▶ _DATA LISTING_
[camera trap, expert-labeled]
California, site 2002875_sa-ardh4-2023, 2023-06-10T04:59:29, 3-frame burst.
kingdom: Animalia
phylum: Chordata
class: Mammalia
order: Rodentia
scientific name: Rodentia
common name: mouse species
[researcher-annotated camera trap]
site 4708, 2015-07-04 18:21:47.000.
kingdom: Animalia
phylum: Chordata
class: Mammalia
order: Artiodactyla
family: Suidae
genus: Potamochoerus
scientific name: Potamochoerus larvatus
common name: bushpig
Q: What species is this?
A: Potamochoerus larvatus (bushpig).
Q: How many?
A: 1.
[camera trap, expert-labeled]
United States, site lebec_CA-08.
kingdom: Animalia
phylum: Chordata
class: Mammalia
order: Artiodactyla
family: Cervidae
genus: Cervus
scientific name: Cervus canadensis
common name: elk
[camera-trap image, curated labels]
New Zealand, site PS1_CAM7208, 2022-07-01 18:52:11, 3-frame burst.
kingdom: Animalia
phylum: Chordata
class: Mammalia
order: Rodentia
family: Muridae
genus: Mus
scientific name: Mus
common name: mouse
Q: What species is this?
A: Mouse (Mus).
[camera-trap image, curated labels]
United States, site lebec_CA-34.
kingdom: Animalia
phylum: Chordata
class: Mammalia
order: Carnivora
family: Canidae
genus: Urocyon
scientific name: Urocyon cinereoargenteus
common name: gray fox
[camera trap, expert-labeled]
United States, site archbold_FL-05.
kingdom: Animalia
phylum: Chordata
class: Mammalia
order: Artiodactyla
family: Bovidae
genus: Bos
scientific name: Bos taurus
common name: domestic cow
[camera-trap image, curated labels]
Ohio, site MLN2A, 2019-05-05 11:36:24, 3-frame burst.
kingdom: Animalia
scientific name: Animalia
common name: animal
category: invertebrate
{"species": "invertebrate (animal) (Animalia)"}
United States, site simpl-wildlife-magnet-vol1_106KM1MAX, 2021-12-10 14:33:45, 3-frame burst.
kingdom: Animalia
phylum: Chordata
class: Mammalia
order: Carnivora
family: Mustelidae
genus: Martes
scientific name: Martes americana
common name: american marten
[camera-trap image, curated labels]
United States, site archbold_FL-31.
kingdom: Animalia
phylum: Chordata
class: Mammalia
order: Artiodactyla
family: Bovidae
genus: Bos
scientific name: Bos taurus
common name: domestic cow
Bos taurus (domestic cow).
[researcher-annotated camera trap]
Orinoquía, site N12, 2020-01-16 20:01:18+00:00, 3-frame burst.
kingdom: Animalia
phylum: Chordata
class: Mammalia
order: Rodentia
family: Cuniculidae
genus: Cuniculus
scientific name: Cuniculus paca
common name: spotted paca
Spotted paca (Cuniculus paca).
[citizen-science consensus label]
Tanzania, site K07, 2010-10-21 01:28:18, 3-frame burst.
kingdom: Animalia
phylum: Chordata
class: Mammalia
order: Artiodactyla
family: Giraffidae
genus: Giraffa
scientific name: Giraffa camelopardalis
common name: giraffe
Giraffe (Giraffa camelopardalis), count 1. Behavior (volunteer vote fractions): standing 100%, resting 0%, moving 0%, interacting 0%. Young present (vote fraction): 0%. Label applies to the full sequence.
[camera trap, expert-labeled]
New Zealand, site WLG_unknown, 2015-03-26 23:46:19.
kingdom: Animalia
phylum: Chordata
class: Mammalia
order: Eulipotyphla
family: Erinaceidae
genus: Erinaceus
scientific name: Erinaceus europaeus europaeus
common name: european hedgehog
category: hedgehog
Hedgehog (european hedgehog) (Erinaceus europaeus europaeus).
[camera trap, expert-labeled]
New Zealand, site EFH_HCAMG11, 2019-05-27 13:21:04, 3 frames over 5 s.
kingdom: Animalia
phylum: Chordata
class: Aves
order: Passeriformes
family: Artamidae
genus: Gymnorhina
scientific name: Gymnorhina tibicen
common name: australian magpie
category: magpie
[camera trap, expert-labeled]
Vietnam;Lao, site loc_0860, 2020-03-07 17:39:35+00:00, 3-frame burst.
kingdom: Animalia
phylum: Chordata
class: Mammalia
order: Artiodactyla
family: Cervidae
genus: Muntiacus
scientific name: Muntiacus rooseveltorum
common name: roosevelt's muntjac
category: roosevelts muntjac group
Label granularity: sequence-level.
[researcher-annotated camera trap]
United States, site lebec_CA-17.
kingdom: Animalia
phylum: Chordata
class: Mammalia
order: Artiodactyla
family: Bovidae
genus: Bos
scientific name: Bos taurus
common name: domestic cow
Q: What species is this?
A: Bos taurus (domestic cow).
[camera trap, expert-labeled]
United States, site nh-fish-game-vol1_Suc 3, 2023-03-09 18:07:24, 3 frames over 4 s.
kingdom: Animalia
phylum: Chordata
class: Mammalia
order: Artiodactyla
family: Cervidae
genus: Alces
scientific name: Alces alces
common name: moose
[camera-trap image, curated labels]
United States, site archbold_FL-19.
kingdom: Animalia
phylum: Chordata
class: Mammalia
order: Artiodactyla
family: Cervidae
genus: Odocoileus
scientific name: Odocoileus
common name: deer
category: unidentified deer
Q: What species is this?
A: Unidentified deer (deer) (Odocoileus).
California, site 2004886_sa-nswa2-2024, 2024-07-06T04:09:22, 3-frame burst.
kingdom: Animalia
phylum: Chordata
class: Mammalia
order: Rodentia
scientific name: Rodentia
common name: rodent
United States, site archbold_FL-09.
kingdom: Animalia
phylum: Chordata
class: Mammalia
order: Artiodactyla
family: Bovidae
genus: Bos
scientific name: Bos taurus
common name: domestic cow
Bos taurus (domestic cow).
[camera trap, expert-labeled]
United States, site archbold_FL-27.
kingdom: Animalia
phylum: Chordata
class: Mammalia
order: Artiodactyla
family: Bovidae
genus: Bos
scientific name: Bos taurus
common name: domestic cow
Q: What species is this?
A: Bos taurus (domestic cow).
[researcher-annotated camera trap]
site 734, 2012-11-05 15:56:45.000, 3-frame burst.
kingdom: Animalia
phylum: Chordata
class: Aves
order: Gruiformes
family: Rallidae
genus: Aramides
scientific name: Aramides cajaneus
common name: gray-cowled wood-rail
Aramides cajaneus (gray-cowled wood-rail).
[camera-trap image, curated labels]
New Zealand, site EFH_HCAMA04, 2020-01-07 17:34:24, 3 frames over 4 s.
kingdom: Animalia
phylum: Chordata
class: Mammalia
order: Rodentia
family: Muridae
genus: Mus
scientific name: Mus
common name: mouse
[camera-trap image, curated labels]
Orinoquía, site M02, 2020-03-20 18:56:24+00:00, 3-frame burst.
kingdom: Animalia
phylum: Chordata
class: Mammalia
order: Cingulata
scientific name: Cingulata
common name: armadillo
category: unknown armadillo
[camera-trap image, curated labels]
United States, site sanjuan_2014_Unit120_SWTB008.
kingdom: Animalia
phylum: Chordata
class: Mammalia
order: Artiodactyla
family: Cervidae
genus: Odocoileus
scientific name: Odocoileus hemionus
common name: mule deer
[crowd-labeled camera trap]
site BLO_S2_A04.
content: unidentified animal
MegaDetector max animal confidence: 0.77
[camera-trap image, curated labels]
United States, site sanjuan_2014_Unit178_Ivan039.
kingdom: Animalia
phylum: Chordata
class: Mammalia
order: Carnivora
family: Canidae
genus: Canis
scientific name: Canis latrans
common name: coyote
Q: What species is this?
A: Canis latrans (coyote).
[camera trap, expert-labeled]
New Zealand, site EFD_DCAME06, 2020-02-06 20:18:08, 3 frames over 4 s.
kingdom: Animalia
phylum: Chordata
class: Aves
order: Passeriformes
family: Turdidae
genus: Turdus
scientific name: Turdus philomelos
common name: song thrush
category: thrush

▶ _TASK STATEMENT_
Extract the data in full. Keep it word for word.

▶ _EXPECTED ANSWER_
[camera trap, expert-labeled]
California, site 2002875_sa-ardh4-2023, 2023-06-10T04:59:29, 3-frame burst.
kingdom: Animalia
phylum: Chordata
class: Mammalia
order: Rodentia
scientific name: Rodentia
common name: mouse species
[researcher-annotated camera trap]
site 4708, 2015-07-04 18:21:47.000.
kingdom: Animalia
phylum: Chordata
class: Mammalia
order: Artiodactyla
family: Suidae
genus: Potamochoerus
scientific name: Potamochoerus larvatus
common name: bushpig
Q: What species is this?
A: Potamochoerus larvatus (bushpig).
Q: How many?
A: 1.
[camera trap, expert-labeled]
United States, site lebec_CA-08.
kingdom: Animalia
phylum: Chordata
class: Mammalia
order: Artiodactyla
family: Cervidae
genus: Cervus
scientific name: Cervus canadensis
common name: elk
[camera-trap image, curated labels]
New Zealand, site PS1_CAM7208, 2022-07-01 18:52:11, 3-frame burst.
kingdom: Animalia
phylum: Chordata
class: Mammalia
order: Rodentia
family: Muridae
genus: Mus
scientific name: Mus
common name: mouse
Q: What species is this?
A: Mouse (Mus).
[camera-trap image, curated labels]
United States, site lebec_CA-34.
kingdom: Animalia
phylum: Chordata
class: Mammalia
order: Carnivora
family: Canidae
genus: Urocyon
scientific name: Urocyon cinereoargenteus
common name: gray fox
[camera trap, expert-labeled]
United States, site archbold_FL-05.
kingdom: Animalia
phylum: Chordata
class: Mammalia
order: Artiodactyla
family: Bovidae
genus: Bos
scientific name: Bos taurus
common name: domestic cow
[camera-trap image, curated labels]
Ohio, site MLN2A, 2019-05-05 11:36:24, 3-frame burst.
kingdom: Animalia
scientific name: Animalia
common name: animal
category: invertebrate
{"species": "invertebrate (animal) (Animalia)"}
United States, site simpl-wildlife-magnet-vol1_106KM1MAX, 2021-12-10 14:33:45, 3-frame burst.
kingdom: Animalia
phylum: Chordata
class: Mammalia
order: Carnivora
family: Mustelidae
genus: Martes
scientific name: Martes americana
common name: american marten
[camera-trap image, curated labels]
United States, site archbold_FL-31.
kingdom: Animalia
phylum: Chordata
class: Mammalia
order: Artiodactyla
family: Bovidae
genus: Bos
scientific name: Bos taurus
common name: domestic cow
Bos taurus (domestic cow).
[researcher-annotated camera trap]
Orinoquía, site N12, 2020-01-16 20:01:18+00:00, 3-frame burst.
kingdom: Animalia
phylum: Chordata
class: Mammalia
order: Rodentia
family: Cuniculidae
genus: Cuniculus
scientific name: Cuniculus paca
common name: spotted paca
Spotted paca (Cuniculus paca).
[citizen-science consensus label]
Tanzania, site K07, 2010-10-21 01:28:18, 3-frame burst.
kingdom: Animalia
phylum: Chordata
class: Mammalia
order: Artiodactyla
family: Giraffidae
genus: Giraffa
scientific name: Giraffa camelopardalis
common name: giraffe
Giraffe (Giraffa camelopardalis), count 1. Behavior (volunteer vote fractions): standing 100%, resting 0%, moving 0%, interacting 0%. Young present (vote fraction): 0%. Label applies to the full sequence.
[camera trap, expert-labeled]
New Zealand, site WLG_unknown, 2015-03-26 23:46:19.
kingdom: Animalia
phylum: Chordata
class: Mammalia
order: Eulipotyphla
family: Erinaceidae
genus: Erinaceus
scientific name: Erinaceus europaeus europaeus
common name: european hedgehog
category: hedgehog
Hedgehog (european hedgehog) (Erinaceus europaeus europaeus).
[camera trap, expert-labeled]
New Zealand, site EFH_HCAMG11, 2019-05-27 13:21:04, 3 frames over 5 s.
kingdom: Animalia
phylum: Chordata
class: Aves
order: Passeriformes
family: Artamidae
genus: Gymnorhina
scientific name: Gymnorhina tibicen
common name: australian magpie
category: magpie
[camera trap, expert-labeled]
Vietnam;Lao, site loc_0860, 2020-03-07 17:39:35+00:00, 3-frame burst.
kingdom: Animalia
phylum: Chordata
class: Mammalia
order: Artiodactyla
family: Cervidae
genus: Muntiacus
scientific name: Muntiacus rooseveltorum
common name: roosevelt's muntjac
category: roosevelts muntjac group
Label granularity: sequence-level.
[researcher-annotated camera trap]
United States, site lebec_CA-17.
kingdom: Animalia
phylum: Chordata
class: Mammalia
order: Artiodactyla
family: Bovidae
genus: Bos
scientific name: Bos taurus
common name: domestic cow
Q: What species is this?
A: Bos taurus (domestic cow).
[camera trap, expert-labeled]
United States, site nh-fish-game-vol1_Suc 3, 2023-03-09 18:07:24, 3 frames over 4 s.
kingdom: Animalia
phylum: Chordata
class: Mammalia
order: Artiodactyla
family: Cervidae
genus: Alces
scientific name: Alces alces
common name: moose
[camera-trap image, curated labels]
United States, site archbold_FL-19.
kingdom: Animalia
phylum: Chordata
class: Mammalia
order: Artiodactyla
family: Cervidae
genus: Odocoileus
scientific name: Odocoileus
common name: deer
category: unidentified deer
Q: What species is this?
A: Unidentified deer (deer) (Odocoileus).
California, site 2004886_sa-nswa2-2024, 2024-07-06T04:09:22, 3-frame burst.
kingdom: Animalia
phylum: Chordata
class: Mammalia
order: Rodentia
scientific name: Rodentia
common name: rodent
United States, site archbold_FL-09.
kingdom: Animalia
phylum: Chordata
class: Mammalia
order: Artiodactyla
family: Bovidae
genus: Bos
scientific name: Bos taurus
common name: domestic cow
Bos taurus (domestic cow).
[camera trap, expert-labeled]
United States, site archbold_FL-27.
kingdom: Animalia
phylum: Chordata
class: Mammalia
order: Artiodactyla
family: Bovidae
genus: Bos
scientific name: Bos taurus
common name: domestic cow
Q: What species is this?
A: Bos taurus (domestic cow).
[researcher-annotated camera trap]
site 734, 2012-11-05 15:56:45.000, 3-frame burst.
kingdom: Animalia
phylum: Chordata
class: Aves
order: Gruiformes
family: Rallidae
genus: Aramides
scientific name: Aramides cajaneus
common name: gray-cowled wood-rail
Aramides cajaneus (gray-cowled wood-rail).
[camera-trap image, curated labels]
New Zealand, site EFH_HCAMA04, 2020-01-07 17:34:24, 3 frames over 4 s.
kingdom: Animalia
phylum: Chordata
class: Mammalia
order: Rodentia
family: Muridae
genus: Mus
scientific name: Mus
common name: mouse
[camera-trap image, curated labels]
Orinoquía, site M02, 2020-03-20 18:56:24+00:00, 3-frame burst.
kingdom: Animalia
phylum: Chordata
class: Mammalia
order: Cingulata
scientific name: Cingulata
common name: armadillo
category: unknown armadillo
[camera-trap image, curated labels]
United States, site sanjuan_2014_Unit120_SWTB008.
kingdom: Animalia
phylum: Chordata
class: Mammalia
order: Artiodactyla
family: Cervidae
genus: Odocoileus
scientific name: Odocoileus hemionus
common name: mule deer
[crowd-labeled camera trap]
site BLO_S2_A04.
content: unidentified animal
MegaDetector max animal confidence: 0.77
[camera-trap image, curated labels]
United States, site sanjuan_2014_Unit178_Ivan039.
kingdom: Animalia
phylum: Chordata
class: Mammalia
order: Carnivora
family: Canidae
genus: Canis
scientific name: Canis latrans
common name: coyote
Q: What species is this?
A: Canis latrans (coyote).
[camera trap, expert-labeled]
New Zealand, site EFD_DCAME06, 2020-02-06 20:18:08, 3 frames over 4 s.
kingdom: Animalia
phylum: Chordata
class: Aves
order: Passeriformes
family: Turdidae
genus: Turdus
scientific name: Turdus philomelos
common name: song thrush
category: thrush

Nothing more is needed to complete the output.